PIs: PI: Xu Xu, Karen Chen, Tianfu Wu, Jing Feng
North Carolina State University
he project will design and research an immersive and personalized education approach by leveraging augmented reality (AR) to support workers’ understanding of risk factors associated with their work, and encourage workers to perform tasks using appropriate body motion. The project will develop an AR-assisted posture training procedure for minimizing biomechanical exposures on the low back and the shoulder, as injuries of those two body regions are the most common in logistics industry. The research will expand knowledge in AR-assisted education and training in terms of work safety promotion, motor adaptation, and transfer of learning. The AR infrastructure can also used to provide just-in-time work procedure training and has potential applications in high school and college courses in physics and biomechanics. The project will advance research in to motor learning, such as sports training and tele-rehabilitation. The overall outcome will advance human-technology system in body motion education and learning science.

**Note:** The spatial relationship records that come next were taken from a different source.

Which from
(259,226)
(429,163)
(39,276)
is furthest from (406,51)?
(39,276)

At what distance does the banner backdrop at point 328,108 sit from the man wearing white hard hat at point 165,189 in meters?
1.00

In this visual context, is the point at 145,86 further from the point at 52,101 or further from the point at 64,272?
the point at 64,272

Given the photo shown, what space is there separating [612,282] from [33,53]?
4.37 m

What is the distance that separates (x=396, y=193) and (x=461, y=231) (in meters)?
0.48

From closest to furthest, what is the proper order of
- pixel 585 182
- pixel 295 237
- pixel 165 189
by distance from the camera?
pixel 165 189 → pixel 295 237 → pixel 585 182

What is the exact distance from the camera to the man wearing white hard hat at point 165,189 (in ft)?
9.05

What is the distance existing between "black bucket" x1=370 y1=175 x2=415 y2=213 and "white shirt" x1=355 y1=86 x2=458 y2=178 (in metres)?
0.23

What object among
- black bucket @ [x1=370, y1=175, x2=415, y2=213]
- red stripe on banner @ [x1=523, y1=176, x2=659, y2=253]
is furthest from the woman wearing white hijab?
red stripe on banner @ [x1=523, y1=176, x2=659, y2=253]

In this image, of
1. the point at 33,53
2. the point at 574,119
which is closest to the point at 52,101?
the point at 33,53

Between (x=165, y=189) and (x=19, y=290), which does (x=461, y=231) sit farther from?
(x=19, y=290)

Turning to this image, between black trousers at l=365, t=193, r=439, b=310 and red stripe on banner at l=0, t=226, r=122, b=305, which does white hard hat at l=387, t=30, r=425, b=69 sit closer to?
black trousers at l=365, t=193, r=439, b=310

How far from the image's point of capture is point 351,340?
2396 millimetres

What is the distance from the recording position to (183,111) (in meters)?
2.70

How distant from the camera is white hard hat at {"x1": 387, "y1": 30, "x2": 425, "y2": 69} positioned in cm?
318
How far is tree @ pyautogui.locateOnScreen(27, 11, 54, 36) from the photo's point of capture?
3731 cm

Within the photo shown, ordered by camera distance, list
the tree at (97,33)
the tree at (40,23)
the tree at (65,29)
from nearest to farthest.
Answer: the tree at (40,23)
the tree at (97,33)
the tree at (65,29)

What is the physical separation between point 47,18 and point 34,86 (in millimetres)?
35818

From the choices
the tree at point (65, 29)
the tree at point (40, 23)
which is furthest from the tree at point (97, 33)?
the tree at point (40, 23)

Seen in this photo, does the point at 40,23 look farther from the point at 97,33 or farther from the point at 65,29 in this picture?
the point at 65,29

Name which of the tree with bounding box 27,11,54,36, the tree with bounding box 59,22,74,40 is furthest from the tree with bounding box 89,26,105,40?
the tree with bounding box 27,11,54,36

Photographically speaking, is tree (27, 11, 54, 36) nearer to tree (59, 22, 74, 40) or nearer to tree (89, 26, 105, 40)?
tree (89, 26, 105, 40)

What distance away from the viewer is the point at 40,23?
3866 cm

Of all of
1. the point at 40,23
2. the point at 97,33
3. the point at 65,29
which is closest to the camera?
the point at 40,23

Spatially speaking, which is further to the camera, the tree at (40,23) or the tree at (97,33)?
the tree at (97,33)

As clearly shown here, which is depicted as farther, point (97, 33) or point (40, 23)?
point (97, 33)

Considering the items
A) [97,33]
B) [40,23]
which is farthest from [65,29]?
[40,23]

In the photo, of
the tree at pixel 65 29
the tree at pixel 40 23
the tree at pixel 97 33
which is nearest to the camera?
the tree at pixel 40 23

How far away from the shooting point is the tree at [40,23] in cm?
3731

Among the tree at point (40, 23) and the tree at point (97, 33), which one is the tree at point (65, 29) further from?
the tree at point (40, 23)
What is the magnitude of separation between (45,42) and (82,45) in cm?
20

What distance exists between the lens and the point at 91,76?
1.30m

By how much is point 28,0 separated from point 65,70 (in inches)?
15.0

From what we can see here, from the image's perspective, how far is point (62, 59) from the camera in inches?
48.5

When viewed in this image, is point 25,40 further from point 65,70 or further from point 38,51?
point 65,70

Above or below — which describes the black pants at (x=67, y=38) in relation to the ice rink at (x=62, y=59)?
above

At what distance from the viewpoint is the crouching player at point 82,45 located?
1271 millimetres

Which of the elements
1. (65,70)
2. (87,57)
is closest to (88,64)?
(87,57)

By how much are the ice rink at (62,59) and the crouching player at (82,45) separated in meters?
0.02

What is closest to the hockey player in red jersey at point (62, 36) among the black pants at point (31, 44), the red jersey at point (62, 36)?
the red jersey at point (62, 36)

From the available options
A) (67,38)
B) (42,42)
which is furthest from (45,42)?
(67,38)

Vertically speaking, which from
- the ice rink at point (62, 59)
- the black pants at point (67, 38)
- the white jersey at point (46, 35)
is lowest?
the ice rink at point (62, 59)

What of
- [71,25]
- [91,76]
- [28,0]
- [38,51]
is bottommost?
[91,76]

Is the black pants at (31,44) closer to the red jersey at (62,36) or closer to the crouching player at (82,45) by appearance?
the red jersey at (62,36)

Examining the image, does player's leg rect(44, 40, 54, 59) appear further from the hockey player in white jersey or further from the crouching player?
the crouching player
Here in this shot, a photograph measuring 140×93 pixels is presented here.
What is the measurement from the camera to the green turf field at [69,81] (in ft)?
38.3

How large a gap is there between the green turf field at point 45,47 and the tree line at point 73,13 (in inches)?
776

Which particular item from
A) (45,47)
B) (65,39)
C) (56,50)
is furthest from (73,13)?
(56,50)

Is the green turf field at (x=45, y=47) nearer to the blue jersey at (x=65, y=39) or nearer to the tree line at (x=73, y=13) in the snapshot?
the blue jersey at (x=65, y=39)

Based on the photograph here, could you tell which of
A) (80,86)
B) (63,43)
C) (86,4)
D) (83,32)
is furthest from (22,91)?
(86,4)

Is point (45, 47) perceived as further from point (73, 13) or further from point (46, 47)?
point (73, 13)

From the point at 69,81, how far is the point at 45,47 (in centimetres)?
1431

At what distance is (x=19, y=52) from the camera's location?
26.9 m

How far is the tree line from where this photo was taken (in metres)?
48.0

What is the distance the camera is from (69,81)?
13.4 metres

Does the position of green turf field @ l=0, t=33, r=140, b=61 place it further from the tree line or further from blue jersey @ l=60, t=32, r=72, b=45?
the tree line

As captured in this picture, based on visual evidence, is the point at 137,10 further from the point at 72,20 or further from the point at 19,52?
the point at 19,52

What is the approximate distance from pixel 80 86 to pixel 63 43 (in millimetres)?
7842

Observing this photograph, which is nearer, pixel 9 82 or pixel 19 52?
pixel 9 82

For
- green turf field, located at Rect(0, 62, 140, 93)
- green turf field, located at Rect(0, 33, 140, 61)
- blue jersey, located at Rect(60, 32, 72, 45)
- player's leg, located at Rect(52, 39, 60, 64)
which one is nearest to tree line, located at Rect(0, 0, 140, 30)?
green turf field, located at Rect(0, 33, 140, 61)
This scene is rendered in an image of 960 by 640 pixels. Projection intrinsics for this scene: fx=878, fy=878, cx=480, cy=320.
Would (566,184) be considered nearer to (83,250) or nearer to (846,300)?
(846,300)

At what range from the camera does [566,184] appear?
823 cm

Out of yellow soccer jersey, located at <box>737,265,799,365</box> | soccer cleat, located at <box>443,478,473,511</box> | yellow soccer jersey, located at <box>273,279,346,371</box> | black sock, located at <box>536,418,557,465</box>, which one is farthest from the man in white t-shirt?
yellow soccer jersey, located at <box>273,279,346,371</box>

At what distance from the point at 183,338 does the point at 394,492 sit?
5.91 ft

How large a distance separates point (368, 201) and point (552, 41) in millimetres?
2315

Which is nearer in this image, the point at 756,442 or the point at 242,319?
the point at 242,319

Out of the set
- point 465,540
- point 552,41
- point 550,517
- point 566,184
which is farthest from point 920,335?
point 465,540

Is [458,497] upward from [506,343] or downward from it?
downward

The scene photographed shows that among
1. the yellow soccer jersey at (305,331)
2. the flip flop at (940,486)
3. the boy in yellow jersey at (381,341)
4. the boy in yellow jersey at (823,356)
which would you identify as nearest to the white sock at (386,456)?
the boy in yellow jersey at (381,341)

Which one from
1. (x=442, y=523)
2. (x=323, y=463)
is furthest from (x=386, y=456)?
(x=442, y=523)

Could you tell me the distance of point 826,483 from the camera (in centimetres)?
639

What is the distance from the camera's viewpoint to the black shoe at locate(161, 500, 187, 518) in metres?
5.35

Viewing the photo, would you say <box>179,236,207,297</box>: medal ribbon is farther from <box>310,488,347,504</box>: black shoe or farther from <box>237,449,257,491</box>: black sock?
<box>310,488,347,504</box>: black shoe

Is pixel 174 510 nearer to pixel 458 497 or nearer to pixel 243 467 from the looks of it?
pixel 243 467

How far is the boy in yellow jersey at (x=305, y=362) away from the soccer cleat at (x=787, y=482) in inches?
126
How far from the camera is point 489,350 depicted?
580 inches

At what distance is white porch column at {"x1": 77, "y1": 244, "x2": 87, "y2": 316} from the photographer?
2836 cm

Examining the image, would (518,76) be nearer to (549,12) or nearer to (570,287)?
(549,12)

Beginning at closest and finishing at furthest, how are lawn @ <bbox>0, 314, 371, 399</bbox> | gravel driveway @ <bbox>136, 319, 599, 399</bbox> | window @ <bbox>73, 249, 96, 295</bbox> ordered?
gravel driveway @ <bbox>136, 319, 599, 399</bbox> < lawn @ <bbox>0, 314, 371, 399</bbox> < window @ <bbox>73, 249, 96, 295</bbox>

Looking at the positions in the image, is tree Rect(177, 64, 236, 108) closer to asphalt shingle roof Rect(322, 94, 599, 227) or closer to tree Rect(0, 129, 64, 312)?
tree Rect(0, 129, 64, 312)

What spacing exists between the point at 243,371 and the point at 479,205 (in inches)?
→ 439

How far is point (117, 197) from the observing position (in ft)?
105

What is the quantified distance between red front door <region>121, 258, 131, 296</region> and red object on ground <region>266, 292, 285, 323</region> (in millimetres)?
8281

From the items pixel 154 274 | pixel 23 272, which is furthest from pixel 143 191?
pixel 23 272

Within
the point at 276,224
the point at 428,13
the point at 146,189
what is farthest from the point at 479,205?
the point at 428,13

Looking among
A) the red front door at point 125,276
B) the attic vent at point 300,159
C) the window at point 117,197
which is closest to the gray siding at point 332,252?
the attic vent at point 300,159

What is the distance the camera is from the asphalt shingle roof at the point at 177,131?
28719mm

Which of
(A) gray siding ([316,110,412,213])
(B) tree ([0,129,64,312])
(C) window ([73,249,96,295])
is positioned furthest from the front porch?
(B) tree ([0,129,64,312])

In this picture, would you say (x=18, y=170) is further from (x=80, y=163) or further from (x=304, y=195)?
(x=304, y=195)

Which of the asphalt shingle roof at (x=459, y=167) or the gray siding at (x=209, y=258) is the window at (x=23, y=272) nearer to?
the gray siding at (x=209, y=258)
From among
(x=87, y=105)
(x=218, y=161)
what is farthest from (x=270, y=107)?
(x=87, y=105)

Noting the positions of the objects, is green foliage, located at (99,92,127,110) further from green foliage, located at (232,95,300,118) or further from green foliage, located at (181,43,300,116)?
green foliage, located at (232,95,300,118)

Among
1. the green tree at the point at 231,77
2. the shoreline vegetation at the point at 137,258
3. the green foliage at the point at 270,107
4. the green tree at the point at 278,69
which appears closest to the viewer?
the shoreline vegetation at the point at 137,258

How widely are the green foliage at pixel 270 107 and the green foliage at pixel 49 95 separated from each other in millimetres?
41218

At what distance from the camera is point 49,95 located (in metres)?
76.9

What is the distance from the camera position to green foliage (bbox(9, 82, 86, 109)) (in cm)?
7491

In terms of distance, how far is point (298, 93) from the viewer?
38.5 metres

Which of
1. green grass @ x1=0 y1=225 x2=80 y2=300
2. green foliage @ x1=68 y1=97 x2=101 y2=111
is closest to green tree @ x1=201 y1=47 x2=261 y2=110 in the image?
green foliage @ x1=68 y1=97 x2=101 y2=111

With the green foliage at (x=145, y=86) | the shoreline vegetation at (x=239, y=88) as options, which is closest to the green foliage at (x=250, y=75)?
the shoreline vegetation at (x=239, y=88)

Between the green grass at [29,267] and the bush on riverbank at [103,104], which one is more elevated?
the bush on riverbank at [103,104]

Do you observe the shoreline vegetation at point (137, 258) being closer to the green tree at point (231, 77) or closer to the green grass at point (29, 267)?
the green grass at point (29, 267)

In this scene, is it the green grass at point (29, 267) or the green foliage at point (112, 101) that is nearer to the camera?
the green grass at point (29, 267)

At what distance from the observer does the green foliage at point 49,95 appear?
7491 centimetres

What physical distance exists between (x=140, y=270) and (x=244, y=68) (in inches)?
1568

The project team will reconstruct a virtual instructor demonstrating the recommended and non-recommended body motions that are commonly seen in material handling. AR, depth sensing, and biomechanical modeling will be integrated to deliver knowledge on work-related biomechanical exposures on joints and muscles. Workers will be able to observe the virtual instructor overlaid on the actual physical workplace from various view angles through AR goggles. The system will be designed to enhance workers’ understanding of work-related risks via visualization of abstract biomechanical exposures. Biomechanical exposures, such as forces exerted on the joints and the muscles at work, will be visually integrated with the virtual instructor. The innovative geometric representation of biomechanical exposures will assist learners in visualizing abstract mechanics quantities. The AR user interface and the biomechanical visualization scheme will be iteratively refined through a series of usability evaluations and operational tests to ensure worker’s understanding of the risk in musculo-skeletal disorder. The research will also examine worker learning and transfer of learning in AR-assisted safety education approach.